Collected data:

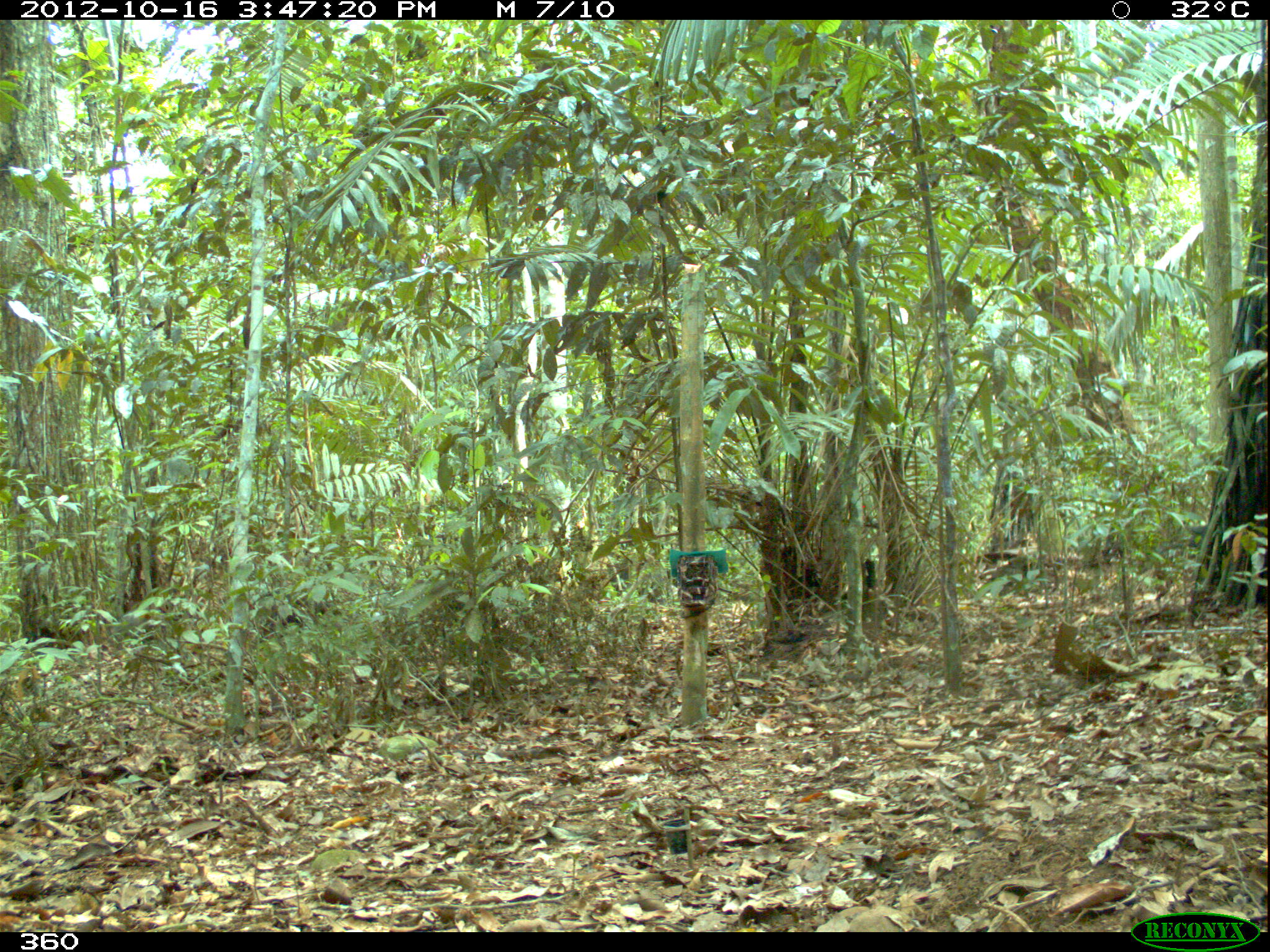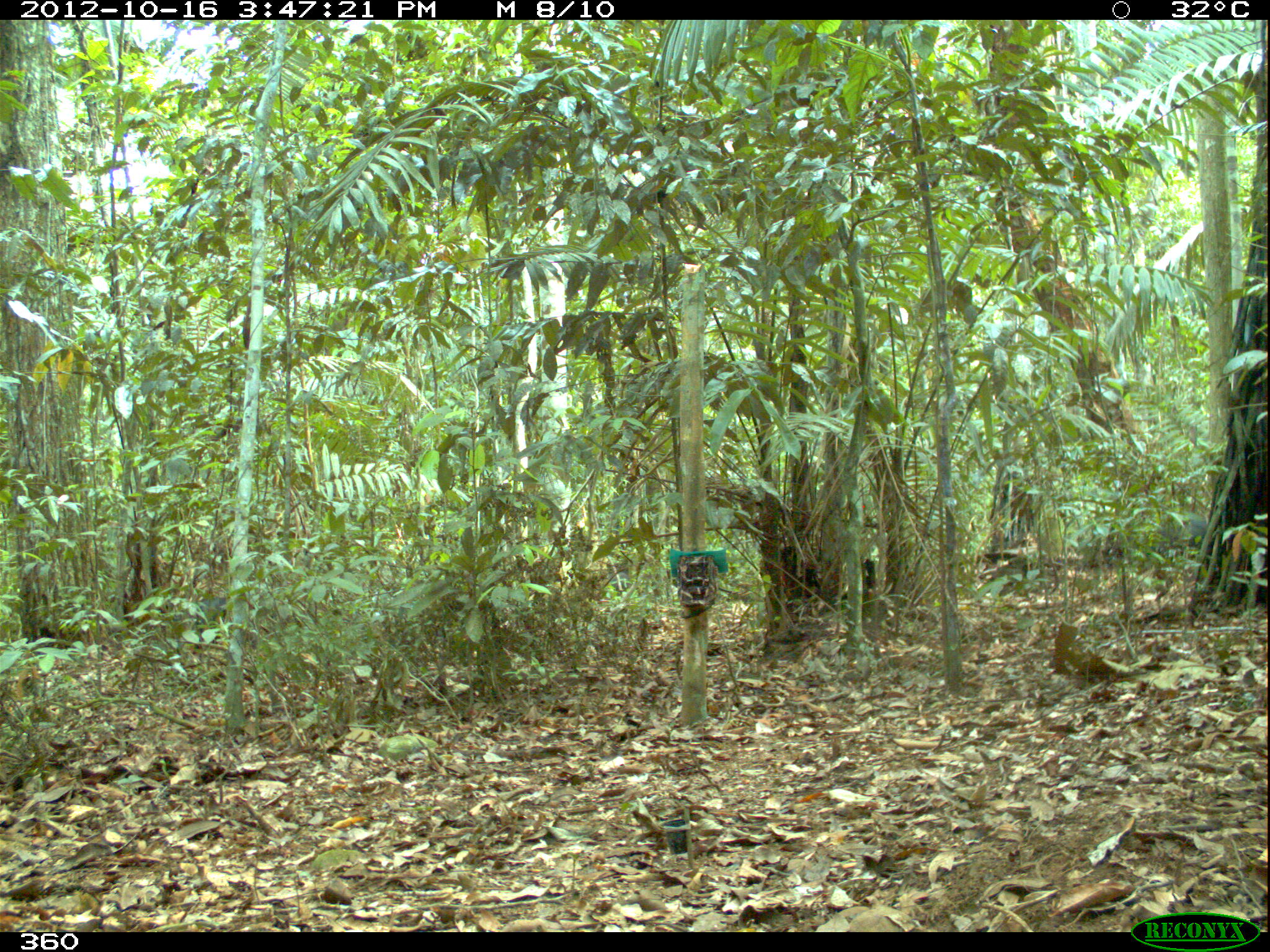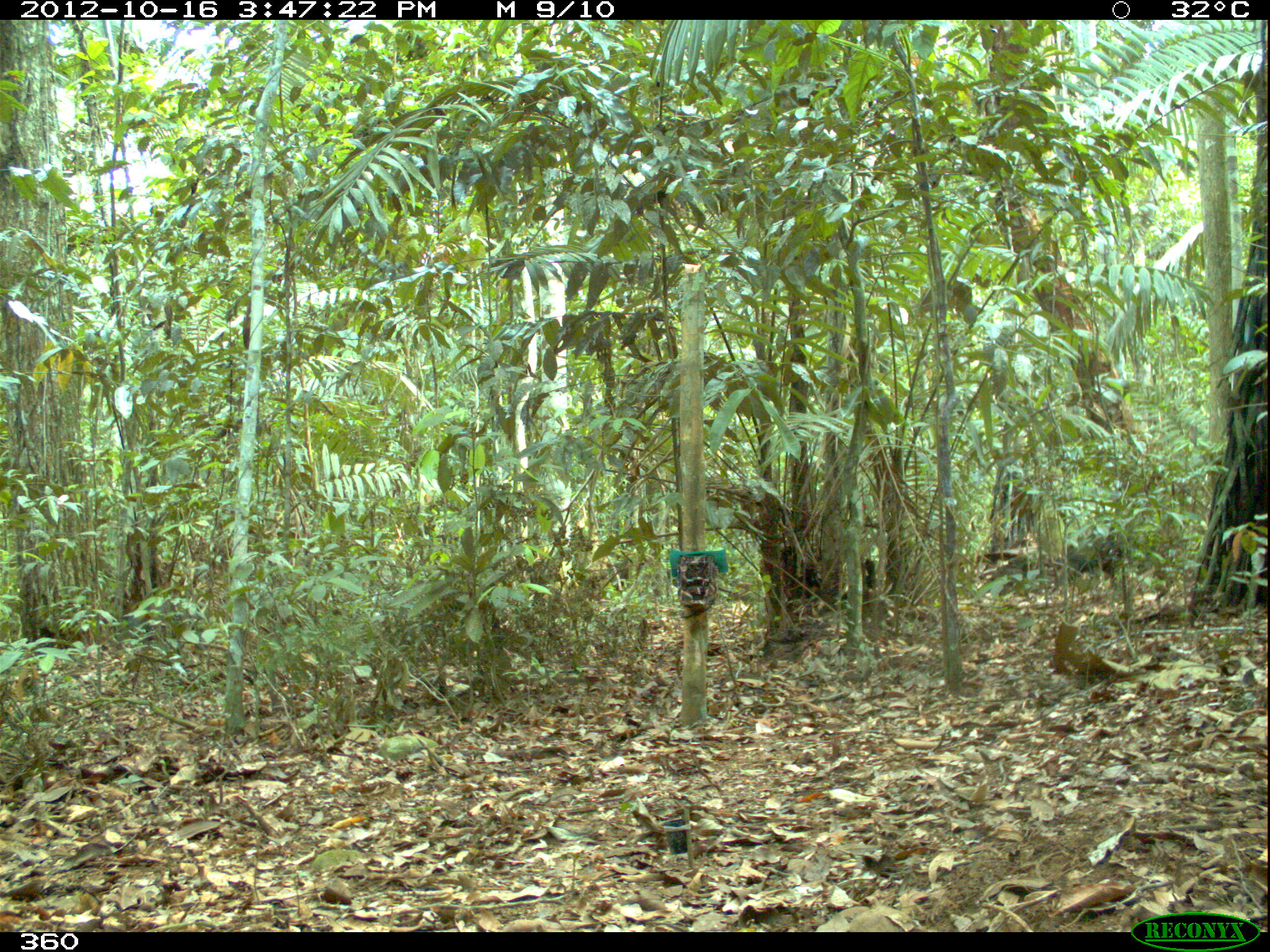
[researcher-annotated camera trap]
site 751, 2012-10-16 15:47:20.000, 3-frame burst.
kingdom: Animalia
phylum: Chordata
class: Mammalia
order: Artiodactyla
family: Tayassuidae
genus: Tayassu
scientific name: Tayassu pecari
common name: white-lipped peccary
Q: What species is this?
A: Tayassu pecari (white-lipped peccary).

## What needs to be done
All lines from the one containing "order: Artiodactyla" through the end of the data, and no others, are to be given again word for word.

## Written answer
order: Artiodactyla
family: Tayassuidae
genus: Tayassu
scientific name: Tayassu pecari
common name: white-lipped peccary
Q: What species is this?
A: Tayassu pecari (white-lipped peccary).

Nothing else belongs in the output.